• _提取文本_:
· · · · ·

大数据职位
分布式数据处理框架
count the word frequency of a web page?
for循环,存在hashmap
缺点:只有一台机器, 慢,内存大小受限。
多台机器,并行处理
合并的时候是瓶颈。
map把任务打散,reduce把任务合并
step1 input 输入
0: a b a c d d
1: a b c c d b
step2 split 输入的拆分,给不同机器
m1 - 0: a b a c d d
m2 - 1: a b c c d b
step3 map 机器分别执行,不做aggregation
m1 - a,1 b,1 a,1 c,1 d,1 d,1
m2 - a,1 b,1 b,1 c,1 c1 d,1
step4 partition + sort
m1 - a,1 a,1 b,1 | c,1 d,1 d,1
m2 - a,1 b,1 b,1 | c,1 d,1 d,1
step5 fetch + merge sort
m3 - a,1 a,1 b,1 | a,1 b,1 b,1
m4 - c,1 d,1 d,1 | c,1 d,1 d,1
m3 - a,[1,1,1] b,[1,1,1]
m4 - c,[1,1,1] d,[1,1,1]
step6 reduce 合起来
m3 - a,[3] b,[3]
m4 - c,[3] d,[3]
step7 output 输出
a,[3] b,[3] c,[3] d,[3]
step3不合并,不用hashmap
public static class Map {
public void map(String key, String value, OutputCollector<String, Integer> output) { // key 文章储存地址,value文章内容
// 切割文章中的单词
StringTokenizer tokenizer = new StringTokenizer(value);
while (tokenizer.hasMoreTokens()) {
String outputkey = tokenizer.nextToken();
output.collect(outputkey, 1);
}
}
public static class Reduce {
public void reduce(String key, Iterator<Integer> values, OutputCollector<String, Integer> output) { // key map输出的key ..

· · · · ·

• _源数据_:
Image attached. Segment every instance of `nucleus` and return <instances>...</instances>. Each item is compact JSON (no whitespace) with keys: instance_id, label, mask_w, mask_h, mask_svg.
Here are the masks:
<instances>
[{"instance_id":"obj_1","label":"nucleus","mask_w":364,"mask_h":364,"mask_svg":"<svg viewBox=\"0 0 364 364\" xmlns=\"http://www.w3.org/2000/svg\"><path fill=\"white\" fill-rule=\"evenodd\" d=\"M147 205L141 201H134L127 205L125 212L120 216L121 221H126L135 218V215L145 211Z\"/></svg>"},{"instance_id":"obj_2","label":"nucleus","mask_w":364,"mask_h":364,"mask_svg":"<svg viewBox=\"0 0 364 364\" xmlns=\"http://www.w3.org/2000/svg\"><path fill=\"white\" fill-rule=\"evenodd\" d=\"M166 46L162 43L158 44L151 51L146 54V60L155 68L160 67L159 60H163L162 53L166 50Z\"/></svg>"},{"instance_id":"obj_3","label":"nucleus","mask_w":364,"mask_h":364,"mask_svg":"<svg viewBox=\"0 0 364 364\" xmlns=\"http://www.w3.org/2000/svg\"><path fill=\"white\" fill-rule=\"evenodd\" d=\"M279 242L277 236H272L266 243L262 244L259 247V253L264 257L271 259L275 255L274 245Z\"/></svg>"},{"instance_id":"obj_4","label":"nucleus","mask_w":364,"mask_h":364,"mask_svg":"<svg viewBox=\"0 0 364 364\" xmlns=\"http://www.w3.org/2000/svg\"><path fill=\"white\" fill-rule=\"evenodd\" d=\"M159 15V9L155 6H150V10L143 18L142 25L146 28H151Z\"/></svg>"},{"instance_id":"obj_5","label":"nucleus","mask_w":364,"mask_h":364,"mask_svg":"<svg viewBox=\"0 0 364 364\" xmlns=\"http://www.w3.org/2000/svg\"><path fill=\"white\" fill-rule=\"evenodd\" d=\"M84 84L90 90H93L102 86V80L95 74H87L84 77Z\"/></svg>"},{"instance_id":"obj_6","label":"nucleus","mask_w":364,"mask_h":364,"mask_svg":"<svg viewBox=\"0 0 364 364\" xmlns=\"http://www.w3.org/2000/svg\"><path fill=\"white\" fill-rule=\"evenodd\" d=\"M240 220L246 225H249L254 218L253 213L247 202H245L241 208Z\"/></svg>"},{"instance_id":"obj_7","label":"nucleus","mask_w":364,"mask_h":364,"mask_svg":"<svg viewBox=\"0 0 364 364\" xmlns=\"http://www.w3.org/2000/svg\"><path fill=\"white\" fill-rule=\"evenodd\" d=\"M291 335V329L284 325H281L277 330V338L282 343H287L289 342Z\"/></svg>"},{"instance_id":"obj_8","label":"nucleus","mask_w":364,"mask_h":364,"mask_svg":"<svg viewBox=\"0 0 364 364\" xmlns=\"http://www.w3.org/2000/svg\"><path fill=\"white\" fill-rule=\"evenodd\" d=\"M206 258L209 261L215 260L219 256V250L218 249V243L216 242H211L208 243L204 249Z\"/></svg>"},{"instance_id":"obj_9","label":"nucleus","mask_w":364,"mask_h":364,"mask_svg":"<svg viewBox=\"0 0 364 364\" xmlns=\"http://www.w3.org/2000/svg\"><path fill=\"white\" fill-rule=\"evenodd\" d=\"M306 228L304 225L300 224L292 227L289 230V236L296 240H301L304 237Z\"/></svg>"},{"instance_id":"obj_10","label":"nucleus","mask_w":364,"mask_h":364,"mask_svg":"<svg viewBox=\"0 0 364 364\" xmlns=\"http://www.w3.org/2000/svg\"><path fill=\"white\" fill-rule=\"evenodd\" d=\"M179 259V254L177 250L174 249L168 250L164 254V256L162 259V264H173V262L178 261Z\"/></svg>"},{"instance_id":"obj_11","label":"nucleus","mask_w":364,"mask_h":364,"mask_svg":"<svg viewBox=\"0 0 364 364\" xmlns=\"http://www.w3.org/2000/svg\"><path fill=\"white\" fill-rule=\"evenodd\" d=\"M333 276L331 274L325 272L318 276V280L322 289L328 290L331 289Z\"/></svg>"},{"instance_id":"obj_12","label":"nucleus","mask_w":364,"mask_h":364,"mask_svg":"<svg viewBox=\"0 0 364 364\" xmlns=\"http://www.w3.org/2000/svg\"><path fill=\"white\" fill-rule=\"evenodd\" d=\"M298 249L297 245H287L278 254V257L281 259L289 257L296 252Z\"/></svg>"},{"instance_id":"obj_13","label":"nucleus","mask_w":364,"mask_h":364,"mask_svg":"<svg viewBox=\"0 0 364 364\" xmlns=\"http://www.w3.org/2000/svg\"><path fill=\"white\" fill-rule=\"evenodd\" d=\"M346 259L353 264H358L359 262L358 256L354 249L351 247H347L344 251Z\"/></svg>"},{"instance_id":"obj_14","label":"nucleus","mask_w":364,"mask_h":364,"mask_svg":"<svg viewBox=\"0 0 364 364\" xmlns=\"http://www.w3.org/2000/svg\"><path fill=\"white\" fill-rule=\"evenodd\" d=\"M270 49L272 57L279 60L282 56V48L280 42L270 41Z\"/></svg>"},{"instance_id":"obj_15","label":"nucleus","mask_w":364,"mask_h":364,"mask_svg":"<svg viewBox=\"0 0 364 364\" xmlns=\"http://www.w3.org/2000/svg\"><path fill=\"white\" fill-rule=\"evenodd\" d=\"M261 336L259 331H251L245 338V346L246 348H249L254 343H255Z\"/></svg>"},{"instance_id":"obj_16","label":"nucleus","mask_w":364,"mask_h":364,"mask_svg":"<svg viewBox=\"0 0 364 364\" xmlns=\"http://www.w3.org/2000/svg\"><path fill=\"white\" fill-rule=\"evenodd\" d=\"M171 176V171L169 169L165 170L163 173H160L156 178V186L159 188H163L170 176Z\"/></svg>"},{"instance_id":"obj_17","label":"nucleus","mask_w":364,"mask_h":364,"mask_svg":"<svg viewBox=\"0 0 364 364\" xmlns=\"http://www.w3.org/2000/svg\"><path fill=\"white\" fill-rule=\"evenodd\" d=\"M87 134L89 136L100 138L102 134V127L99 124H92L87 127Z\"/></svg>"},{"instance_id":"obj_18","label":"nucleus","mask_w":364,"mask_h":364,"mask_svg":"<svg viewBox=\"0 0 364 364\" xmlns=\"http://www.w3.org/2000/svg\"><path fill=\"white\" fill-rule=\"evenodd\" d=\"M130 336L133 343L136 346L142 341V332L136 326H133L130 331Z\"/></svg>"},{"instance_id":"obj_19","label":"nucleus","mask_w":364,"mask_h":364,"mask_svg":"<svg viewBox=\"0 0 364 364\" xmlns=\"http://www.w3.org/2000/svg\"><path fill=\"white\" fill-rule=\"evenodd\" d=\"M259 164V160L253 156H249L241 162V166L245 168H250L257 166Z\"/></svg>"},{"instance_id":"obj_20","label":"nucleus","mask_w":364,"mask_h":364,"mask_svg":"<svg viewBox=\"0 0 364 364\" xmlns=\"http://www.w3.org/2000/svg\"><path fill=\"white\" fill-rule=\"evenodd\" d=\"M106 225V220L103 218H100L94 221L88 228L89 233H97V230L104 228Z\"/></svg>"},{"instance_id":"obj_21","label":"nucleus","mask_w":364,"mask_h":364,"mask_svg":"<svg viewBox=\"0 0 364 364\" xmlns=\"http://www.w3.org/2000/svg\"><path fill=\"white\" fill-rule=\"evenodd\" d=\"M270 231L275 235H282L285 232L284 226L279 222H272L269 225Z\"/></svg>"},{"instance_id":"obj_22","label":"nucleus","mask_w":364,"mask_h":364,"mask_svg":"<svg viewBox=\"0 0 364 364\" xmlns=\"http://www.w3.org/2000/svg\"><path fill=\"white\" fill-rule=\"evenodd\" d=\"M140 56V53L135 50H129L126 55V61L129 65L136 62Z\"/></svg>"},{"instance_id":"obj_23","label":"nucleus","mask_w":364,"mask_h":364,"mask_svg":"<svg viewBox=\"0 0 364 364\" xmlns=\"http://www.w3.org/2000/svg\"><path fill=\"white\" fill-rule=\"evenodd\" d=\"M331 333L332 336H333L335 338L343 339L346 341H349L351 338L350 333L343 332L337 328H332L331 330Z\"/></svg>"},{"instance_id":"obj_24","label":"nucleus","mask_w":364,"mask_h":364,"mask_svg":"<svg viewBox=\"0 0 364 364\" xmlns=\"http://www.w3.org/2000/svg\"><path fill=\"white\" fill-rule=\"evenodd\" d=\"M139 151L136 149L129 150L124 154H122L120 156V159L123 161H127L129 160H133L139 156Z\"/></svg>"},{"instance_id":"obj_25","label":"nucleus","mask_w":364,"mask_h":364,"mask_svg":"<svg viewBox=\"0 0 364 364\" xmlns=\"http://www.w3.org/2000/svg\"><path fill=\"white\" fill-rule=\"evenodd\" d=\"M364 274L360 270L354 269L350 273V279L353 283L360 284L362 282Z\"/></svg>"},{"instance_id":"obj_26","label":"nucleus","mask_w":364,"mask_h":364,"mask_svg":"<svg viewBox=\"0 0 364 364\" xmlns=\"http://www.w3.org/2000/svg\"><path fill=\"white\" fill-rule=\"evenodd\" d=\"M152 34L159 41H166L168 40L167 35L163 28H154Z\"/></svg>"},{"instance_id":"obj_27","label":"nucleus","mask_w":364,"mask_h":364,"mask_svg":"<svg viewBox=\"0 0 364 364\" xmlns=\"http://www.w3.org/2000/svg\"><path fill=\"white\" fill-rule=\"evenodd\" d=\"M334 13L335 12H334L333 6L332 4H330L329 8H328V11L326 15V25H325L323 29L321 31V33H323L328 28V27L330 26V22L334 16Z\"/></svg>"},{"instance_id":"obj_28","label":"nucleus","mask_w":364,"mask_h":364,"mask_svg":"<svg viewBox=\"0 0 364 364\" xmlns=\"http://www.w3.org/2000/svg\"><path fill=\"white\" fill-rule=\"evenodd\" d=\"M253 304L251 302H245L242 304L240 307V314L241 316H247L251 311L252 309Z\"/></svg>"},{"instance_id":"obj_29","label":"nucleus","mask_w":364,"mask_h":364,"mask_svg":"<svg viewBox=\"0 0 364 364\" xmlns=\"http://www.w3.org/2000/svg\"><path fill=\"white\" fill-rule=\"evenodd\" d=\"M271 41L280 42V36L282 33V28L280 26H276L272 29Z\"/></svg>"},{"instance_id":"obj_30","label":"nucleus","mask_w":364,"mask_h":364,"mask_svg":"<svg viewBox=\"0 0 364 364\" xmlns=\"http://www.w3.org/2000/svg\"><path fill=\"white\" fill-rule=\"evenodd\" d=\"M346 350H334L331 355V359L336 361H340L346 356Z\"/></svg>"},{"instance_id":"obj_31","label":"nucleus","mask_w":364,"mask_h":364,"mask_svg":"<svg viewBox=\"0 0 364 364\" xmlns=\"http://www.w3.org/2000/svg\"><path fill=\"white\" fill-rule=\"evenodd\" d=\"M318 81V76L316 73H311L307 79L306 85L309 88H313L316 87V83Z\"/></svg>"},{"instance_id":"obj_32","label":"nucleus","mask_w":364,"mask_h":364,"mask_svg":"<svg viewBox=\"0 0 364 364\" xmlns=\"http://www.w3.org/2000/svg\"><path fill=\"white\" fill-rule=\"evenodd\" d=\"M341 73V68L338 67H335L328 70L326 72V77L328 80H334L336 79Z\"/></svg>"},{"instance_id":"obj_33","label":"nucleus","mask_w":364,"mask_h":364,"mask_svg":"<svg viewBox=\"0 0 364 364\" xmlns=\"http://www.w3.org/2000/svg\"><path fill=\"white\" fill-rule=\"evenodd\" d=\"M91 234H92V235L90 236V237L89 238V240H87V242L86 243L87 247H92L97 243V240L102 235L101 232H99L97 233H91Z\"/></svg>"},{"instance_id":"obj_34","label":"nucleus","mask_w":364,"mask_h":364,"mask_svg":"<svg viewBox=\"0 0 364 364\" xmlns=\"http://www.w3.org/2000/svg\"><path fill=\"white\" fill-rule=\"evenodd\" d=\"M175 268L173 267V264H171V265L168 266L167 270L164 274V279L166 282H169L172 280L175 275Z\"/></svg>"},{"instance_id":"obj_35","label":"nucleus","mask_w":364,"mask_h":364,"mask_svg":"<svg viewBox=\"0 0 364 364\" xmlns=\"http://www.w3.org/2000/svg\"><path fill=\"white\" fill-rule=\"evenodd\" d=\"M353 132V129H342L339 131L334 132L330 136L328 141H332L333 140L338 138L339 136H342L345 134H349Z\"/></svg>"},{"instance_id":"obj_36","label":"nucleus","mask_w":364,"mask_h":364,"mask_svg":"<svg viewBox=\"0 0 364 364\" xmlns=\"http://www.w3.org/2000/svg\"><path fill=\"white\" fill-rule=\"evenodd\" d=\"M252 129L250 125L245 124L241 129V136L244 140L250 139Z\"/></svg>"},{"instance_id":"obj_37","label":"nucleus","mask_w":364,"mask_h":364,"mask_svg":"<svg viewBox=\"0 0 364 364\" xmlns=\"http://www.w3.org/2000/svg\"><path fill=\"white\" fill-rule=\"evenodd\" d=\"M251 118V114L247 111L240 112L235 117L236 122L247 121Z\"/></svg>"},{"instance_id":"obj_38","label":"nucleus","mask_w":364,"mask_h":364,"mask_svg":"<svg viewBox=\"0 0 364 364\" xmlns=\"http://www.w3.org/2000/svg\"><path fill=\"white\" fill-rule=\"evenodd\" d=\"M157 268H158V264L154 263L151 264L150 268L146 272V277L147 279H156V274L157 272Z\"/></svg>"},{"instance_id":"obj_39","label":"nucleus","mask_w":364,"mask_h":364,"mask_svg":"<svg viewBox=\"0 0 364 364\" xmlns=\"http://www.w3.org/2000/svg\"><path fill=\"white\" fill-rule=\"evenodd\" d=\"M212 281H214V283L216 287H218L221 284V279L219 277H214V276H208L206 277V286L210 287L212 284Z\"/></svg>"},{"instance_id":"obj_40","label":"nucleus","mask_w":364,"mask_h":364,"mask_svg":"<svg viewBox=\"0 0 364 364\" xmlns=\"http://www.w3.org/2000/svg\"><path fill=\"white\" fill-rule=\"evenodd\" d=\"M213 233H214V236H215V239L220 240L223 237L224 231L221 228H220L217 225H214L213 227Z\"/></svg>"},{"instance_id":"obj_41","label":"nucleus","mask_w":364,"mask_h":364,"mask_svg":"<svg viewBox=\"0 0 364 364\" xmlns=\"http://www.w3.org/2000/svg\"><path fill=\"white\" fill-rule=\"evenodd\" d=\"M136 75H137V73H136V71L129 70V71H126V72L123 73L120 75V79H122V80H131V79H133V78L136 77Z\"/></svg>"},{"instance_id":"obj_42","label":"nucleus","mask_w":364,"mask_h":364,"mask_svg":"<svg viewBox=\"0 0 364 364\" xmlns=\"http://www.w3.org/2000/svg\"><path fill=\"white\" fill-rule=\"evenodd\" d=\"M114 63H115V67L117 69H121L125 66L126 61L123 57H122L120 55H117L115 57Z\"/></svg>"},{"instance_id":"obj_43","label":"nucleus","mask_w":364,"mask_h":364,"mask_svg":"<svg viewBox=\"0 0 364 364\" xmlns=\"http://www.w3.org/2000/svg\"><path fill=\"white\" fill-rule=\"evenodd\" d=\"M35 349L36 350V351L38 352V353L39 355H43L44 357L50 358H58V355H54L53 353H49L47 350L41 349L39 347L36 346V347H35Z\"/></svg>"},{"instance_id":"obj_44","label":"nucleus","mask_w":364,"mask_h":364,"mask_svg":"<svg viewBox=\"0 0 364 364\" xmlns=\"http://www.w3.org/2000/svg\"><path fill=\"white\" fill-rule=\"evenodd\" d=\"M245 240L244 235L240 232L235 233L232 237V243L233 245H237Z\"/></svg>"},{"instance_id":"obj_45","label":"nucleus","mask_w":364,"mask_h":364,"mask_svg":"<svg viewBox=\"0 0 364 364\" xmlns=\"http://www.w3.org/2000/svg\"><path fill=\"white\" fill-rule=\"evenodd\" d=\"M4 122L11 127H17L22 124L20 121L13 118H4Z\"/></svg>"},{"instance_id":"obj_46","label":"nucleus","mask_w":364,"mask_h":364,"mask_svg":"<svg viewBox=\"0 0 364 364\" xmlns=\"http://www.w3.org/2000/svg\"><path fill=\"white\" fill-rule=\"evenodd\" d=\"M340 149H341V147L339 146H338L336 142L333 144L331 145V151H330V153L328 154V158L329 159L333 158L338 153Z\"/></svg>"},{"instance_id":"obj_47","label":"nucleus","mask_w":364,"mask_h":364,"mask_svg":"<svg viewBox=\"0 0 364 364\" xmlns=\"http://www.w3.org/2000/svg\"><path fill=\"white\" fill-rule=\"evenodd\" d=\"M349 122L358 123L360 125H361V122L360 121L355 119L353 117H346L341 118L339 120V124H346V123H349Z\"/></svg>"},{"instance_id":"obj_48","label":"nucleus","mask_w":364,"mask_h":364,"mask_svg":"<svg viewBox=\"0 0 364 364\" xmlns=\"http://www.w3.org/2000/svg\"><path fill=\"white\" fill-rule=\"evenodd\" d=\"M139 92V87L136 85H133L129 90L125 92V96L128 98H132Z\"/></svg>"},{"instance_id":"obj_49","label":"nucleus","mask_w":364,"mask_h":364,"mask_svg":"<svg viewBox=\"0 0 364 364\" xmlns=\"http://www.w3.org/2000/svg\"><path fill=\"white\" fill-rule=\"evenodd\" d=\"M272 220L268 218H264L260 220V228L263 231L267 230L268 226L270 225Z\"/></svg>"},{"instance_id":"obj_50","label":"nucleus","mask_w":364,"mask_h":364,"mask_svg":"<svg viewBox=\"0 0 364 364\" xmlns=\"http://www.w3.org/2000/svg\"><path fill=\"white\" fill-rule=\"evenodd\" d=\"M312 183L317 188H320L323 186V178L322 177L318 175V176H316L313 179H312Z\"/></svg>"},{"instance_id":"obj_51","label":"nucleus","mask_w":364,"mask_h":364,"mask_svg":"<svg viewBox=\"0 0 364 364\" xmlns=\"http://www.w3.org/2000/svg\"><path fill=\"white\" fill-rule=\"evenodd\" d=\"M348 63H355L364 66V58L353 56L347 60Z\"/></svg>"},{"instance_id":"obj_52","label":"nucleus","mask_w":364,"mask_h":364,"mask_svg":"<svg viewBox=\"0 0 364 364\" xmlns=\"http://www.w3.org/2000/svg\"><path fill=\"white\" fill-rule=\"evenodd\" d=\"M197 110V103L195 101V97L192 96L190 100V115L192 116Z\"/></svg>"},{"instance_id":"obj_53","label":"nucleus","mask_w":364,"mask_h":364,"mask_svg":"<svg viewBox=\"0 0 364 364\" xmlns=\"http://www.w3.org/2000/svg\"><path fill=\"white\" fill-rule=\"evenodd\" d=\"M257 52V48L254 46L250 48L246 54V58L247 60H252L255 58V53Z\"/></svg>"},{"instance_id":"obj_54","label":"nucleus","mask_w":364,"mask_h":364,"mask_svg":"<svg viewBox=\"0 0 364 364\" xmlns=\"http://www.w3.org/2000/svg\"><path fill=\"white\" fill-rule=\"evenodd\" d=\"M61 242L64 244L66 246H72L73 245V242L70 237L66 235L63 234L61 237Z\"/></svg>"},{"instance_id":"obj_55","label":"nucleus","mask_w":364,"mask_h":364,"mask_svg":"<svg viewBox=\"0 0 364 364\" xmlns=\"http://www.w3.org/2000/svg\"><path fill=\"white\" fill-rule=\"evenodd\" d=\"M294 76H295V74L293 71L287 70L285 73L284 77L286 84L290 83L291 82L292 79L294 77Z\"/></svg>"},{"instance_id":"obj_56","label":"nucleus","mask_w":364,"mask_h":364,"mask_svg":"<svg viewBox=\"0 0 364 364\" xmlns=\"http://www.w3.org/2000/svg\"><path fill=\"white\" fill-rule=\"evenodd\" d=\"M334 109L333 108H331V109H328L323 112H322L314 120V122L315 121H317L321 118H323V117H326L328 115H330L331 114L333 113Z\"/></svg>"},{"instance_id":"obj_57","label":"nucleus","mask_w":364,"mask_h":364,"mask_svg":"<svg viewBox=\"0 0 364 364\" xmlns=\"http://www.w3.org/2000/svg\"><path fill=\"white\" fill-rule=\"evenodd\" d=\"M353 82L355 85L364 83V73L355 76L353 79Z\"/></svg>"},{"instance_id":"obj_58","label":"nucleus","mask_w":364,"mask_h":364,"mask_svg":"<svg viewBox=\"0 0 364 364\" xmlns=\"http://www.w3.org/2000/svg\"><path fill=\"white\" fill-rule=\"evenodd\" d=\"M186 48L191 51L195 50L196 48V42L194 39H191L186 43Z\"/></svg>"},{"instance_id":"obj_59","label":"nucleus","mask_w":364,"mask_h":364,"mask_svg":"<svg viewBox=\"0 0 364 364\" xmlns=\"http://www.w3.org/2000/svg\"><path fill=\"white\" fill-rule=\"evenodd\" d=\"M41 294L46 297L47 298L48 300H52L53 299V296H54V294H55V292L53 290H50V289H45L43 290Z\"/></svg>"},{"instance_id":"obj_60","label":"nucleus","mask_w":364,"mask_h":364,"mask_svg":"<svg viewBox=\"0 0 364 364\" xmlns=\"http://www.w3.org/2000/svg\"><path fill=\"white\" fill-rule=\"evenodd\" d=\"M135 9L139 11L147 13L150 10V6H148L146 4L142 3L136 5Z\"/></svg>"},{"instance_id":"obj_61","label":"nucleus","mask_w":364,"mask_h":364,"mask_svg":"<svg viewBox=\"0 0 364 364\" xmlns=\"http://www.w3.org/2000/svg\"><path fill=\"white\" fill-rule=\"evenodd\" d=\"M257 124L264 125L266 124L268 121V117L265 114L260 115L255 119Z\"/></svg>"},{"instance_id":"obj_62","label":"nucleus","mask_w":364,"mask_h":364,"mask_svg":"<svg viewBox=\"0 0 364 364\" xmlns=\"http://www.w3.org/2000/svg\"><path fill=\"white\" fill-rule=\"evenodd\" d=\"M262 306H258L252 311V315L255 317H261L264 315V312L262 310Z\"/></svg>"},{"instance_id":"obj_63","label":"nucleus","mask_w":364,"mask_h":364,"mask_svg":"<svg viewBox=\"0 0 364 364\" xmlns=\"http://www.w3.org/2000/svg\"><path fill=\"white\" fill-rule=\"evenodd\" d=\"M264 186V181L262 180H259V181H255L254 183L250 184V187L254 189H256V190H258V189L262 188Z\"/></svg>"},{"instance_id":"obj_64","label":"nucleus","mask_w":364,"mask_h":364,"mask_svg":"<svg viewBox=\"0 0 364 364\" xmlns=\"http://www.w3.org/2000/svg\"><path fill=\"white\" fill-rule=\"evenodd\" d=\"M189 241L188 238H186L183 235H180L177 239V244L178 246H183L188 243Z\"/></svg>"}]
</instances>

· · · · ·

• _操作要求_:
1. 根据提取文本,逐项判断下列说法是否相符,回答"是"或"否",并引用原文中起决定作用的字句:(a) 单台机器用for循环和hashmap统计词频,内存大小会受限;(b) 在step3 map阶段,各台机器会先做aggregation;(c) 多台机器并行处理时,合并环节是瓶颈。
2. 按提取文本中的注释,map方法的参数value代表什么?

• _任务解答_:
1.
(a) 是。"内存大小受限"
(b) 否。"不做aggregation"
(c) 是。"合并的时候是瓶颈。"

2. 文章内容。